The Omega Factor isn’t the easiest watch, but given the show’s relatively short length it does an excellent job of showcasing the merits of ‘the cheaper the budget, the scarier the idea’ model of the BBC in the 70s.
Does it have a future? Big Finish released a series of audio dramas serving as the second season of sorts set thirty years since Tom Crane left Department 7. Reynolds, with a returning Jameson, now runs the operation, and for three decades “their enigmatic nemesis Omega has been silent”.
James Hazeldine’s death in 2002 is the elephant in the room absence, but the spirit with which they’ve carried on the series takes stock of this and honours its departed lead actor. The audio dramas have received widespread acclaim, and perhaps fill a suitable gap in the market for audiences now weary of mainstream sci-fi saturation. The next season is being released in 2018.

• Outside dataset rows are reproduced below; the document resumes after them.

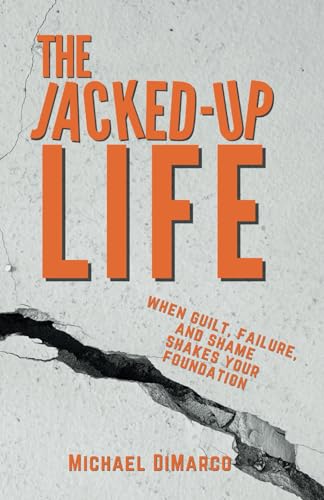 The Jacked Up Life: When Guilt, Failure,, and Shame Shakes Your Foundation von Hungry Planet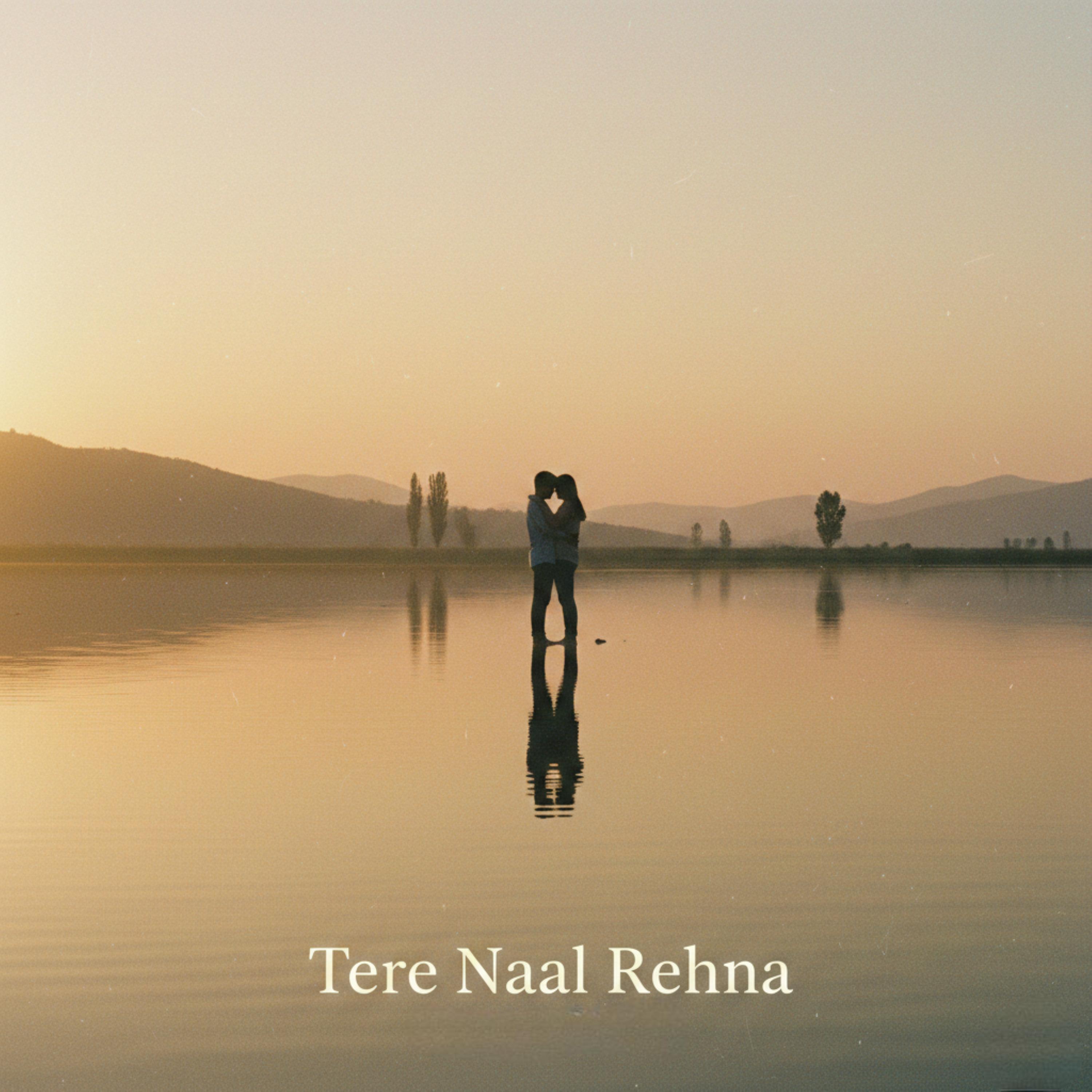 Tere Naal Rehna
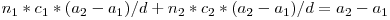 n_1 * c_1 * (a_2 - a_1) / d + n_2 * c_2 * (a_2 - a_1) / d = a_2 - a_1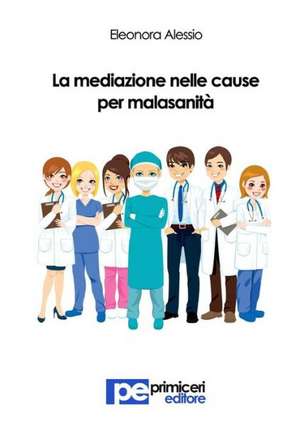 La mediazione nelle cause per malasanità de Eleonora Alessio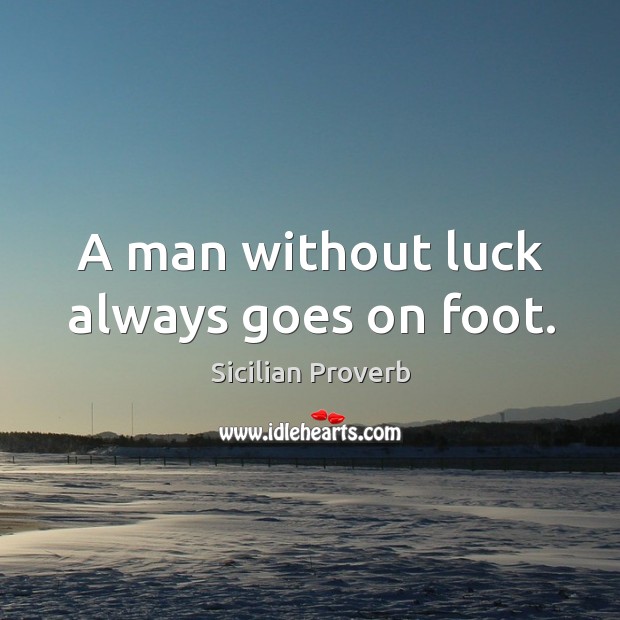 A man without luck always goes on foot. Sicilian Proverbs Image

The Omega Factor bookends a decade that seemed obsessed with parapsychology, the paranormal, the occult and pushing the boundaries of what was acceptable to show on screen. It is, however, a fantastic accompanying piece if you’re not in the mood for The Exorcist for the tenth time and you want something to watch with a paranormal flavour that isn’t The X-Files.
It’s small-scale, weak in places, but like all good BBC television had an interesting premise, solid cast and is entertaining indulgence to push through in a weekend.